23. What are the roles of TFIID in transcription initiation by RNAP II (be as specific as possible; have to talk about TBP and TAFs)? TFIID is the largest general transcriotion factors and consists of a TATA box-binding protein (TBP) and TBP-associated factors (TAFs). It is used in the foundation for the transcriptional complex since TBP has to be ound for transcription to start. It also prevents stabilization of the nucleosome.

24. What are the roles of TFIIB in transcription initiation by RNAP II? TFIIB is a monometic protein and binds one end to DNA and the other to TBP causing bending of DNA downstream from TBP. So, TFIIB orients RNAP on DNA.
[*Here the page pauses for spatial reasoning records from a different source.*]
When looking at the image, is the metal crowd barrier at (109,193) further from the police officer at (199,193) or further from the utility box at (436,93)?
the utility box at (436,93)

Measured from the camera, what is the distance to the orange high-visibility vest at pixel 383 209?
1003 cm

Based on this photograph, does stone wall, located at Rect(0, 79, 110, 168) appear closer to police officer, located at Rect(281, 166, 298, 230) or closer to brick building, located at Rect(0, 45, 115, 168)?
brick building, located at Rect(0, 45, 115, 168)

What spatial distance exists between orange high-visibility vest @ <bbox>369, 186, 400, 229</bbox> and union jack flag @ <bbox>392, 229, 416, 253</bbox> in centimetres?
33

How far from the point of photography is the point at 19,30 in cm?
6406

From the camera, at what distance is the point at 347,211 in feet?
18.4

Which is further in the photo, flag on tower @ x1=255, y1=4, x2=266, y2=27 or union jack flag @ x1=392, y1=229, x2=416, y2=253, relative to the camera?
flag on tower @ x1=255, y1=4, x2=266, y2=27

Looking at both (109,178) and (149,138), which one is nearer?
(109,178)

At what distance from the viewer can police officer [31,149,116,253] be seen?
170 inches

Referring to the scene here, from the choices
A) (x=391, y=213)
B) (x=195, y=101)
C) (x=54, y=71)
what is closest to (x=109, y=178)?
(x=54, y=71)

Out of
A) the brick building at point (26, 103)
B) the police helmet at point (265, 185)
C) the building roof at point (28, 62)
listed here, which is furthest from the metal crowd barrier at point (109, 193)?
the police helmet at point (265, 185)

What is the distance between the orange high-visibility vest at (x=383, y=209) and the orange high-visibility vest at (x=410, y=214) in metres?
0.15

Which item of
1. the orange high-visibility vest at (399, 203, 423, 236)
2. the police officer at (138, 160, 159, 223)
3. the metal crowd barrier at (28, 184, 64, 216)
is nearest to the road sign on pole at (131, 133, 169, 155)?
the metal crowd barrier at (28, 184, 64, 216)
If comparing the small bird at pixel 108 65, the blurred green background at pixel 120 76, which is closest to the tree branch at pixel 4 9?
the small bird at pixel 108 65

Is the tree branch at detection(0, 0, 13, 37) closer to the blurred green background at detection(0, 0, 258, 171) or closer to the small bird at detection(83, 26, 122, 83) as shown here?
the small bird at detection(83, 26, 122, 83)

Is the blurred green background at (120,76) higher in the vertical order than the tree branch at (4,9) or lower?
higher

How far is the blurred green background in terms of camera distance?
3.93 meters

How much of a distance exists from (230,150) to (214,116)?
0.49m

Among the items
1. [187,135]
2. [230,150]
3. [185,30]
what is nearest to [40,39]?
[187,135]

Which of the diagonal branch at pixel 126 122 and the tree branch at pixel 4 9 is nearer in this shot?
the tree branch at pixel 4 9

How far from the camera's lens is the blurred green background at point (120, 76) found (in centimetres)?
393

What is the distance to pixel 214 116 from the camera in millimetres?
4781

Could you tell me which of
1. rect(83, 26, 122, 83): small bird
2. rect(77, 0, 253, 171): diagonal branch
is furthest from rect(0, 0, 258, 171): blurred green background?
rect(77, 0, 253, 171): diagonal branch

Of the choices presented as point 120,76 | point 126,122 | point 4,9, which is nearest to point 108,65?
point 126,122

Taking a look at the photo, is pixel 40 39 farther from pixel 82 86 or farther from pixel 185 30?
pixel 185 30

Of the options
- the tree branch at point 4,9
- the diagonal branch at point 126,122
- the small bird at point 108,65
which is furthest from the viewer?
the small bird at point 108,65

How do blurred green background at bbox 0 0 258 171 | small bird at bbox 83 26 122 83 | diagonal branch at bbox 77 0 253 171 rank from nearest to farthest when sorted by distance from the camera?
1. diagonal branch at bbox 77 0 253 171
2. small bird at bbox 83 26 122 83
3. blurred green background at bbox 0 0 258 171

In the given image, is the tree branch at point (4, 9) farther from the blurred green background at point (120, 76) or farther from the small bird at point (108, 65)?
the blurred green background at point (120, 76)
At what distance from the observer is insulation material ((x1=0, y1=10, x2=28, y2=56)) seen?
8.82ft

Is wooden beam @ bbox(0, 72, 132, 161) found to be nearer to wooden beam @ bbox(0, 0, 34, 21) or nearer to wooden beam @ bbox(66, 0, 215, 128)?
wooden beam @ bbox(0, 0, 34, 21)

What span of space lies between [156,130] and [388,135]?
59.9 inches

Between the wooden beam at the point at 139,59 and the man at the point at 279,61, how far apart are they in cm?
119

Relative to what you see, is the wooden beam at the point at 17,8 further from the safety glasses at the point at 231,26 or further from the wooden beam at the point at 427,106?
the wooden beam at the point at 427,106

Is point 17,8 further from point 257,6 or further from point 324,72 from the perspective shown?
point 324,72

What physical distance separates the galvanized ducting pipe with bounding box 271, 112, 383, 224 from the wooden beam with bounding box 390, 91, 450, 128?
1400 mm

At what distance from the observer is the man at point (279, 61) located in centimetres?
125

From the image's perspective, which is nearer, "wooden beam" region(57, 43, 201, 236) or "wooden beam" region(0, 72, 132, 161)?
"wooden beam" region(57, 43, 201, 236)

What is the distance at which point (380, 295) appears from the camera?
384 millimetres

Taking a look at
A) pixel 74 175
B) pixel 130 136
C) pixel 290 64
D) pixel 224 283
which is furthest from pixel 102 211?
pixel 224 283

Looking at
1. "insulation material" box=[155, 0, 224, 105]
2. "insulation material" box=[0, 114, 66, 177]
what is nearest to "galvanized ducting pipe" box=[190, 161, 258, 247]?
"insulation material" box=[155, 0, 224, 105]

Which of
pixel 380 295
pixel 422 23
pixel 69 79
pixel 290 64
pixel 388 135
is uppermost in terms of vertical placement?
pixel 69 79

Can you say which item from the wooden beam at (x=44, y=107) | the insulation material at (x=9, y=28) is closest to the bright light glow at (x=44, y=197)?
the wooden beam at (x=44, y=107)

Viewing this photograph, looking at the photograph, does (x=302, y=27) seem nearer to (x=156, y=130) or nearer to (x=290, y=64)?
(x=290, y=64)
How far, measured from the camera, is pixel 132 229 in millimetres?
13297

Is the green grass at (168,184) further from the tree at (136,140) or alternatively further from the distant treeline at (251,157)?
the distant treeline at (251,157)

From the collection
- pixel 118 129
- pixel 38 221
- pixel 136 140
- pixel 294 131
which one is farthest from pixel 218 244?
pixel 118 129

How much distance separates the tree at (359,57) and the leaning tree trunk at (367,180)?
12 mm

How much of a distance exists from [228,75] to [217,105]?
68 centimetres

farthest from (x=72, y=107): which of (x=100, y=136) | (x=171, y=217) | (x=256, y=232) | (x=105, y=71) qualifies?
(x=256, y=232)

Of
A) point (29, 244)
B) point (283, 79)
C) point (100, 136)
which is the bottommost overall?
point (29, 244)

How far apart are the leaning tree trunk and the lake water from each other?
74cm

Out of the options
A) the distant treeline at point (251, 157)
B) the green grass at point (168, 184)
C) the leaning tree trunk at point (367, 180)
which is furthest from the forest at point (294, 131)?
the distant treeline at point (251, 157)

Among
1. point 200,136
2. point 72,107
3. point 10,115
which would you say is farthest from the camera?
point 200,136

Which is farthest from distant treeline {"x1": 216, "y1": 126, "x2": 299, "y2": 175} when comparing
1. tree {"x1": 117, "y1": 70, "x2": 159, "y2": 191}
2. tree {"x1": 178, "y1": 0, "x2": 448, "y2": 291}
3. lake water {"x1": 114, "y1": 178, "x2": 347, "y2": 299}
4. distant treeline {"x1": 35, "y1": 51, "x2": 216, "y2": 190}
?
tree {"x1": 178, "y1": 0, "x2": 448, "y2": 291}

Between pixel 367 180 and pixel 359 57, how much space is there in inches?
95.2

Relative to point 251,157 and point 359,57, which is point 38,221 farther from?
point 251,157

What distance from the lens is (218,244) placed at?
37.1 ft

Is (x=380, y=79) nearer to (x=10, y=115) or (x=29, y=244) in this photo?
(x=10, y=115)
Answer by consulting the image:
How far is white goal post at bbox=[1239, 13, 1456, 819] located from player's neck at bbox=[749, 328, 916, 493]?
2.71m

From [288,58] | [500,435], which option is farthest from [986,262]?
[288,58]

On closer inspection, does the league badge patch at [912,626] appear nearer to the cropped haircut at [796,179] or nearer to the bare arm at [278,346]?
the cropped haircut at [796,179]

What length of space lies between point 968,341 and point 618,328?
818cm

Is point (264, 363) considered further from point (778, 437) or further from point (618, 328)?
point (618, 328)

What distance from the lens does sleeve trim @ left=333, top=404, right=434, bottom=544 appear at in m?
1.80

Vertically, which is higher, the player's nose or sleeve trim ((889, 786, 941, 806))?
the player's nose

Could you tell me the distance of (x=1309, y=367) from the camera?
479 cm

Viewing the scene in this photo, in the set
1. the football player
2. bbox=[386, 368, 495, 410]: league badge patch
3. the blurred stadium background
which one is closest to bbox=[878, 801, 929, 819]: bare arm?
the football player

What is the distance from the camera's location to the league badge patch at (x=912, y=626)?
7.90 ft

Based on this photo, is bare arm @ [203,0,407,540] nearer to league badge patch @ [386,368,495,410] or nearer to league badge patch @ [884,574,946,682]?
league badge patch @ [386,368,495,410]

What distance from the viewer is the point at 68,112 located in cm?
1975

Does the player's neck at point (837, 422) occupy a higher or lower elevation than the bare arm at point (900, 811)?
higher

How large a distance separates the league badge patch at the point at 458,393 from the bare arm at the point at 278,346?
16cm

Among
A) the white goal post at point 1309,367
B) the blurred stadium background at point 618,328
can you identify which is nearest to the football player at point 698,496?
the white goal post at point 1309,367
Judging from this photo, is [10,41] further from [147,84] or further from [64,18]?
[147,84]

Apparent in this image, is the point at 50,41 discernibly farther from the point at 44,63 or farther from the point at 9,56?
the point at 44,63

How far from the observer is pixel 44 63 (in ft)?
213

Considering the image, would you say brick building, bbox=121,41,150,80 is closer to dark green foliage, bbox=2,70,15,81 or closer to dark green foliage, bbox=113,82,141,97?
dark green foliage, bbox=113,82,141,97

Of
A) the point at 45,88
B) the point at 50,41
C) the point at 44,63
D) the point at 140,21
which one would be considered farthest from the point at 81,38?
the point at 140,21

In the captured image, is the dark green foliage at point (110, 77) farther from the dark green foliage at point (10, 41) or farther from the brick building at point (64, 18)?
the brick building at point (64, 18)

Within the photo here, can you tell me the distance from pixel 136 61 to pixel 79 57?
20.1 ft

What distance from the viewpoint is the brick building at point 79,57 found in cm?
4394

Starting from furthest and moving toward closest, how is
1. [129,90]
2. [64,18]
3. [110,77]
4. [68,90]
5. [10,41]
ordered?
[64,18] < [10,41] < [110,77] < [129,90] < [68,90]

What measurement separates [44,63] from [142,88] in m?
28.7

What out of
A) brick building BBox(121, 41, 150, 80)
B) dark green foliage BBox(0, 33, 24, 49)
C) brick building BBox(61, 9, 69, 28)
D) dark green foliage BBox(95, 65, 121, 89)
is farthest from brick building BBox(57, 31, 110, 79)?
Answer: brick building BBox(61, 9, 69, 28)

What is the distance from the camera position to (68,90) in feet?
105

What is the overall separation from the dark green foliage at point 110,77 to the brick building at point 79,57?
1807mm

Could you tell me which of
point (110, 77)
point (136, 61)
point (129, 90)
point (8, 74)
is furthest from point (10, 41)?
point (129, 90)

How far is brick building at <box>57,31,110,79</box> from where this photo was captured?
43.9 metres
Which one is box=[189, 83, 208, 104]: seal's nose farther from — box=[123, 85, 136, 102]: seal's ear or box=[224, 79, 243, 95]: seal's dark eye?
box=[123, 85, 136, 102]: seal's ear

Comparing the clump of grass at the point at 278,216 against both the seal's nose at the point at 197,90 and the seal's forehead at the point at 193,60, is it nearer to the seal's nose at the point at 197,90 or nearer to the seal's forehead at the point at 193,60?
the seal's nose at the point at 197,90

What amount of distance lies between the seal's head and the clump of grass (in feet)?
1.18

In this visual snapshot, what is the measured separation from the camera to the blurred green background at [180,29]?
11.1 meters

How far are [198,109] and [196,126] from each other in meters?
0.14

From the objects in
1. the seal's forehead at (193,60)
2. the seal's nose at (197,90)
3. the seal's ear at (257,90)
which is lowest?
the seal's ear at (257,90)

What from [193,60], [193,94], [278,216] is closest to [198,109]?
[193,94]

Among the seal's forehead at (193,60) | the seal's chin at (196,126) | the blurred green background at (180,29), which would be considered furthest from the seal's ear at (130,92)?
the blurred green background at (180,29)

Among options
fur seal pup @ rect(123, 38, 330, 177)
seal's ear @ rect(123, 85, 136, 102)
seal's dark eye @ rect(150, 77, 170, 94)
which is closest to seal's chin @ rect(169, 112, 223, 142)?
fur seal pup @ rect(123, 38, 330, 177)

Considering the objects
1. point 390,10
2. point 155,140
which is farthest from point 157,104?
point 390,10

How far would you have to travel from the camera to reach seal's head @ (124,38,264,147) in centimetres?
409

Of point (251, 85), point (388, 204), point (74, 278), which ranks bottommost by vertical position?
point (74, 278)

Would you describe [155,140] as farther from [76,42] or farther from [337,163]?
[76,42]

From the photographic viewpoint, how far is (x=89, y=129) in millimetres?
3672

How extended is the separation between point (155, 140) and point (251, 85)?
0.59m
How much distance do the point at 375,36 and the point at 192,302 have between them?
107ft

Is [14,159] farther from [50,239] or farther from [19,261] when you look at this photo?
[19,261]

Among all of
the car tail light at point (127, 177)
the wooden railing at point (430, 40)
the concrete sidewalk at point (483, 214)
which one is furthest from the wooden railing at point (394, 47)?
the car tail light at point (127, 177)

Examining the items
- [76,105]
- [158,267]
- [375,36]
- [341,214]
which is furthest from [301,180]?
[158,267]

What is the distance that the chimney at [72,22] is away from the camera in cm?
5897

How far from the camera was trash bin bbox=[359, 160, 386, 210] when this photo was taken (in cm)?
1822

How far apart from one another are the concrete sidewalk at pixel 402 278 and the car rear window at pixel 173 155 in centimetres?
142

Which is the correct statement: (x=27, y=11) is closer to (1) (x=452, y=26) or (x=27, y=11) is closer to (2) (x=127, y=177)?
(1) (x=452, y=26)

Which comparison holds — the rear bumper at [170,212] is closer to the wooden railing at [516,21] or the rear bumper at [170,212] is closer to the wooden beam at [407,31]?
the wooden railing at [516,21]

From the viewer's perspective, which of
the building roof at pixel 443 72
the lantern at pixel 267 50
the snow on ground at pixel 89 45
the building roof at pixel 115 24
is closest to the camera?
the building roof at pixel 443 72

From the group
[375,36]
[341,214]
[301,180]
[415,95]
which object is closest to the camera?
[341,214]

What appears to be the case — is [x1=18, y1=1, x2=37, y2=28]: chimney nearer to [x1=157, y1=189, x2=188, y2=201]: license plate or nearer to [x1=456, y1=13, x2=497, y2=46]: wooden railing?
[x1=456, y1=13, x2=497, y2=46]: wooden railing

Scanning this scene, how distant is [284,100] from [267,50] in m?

25. What are TATA-less promoters? How could transcription be initiated at TATA-less promoters? TATA-less promoters are promoter regions lacking a TATA box but have other elements such as initiator elements and CG boxes CG boxes that allow for the entire TFIID to bind (TBP cannot bind by itself).

Lectures 24-281. Describe the role of histone acetylation/deacetylation in regulation of transcription. Transcription factors regulate

histone acetylation/deacteylation. When acetylated (by histone acetyltransferases – HATs) the positive charge of lysine (part of histone) is neutralized and eliminates interactions with DNA, causing the chromatin to be less condensed and the promoter regions accessible (euchromatin). Transcription can occur when the histone is acetylated.

2. Describe the role of chromatin remodelling complexes in regulation of transcription. Chromatin remodeling complexes are required since histone acetylation is not sufficient for activation since nucleosomes are still intact. Nucleosomes are repositioned (alter structure of nucleosome, move nucleosome on DNA) to expose the promoter elements by chromatin remodeling protein complexes.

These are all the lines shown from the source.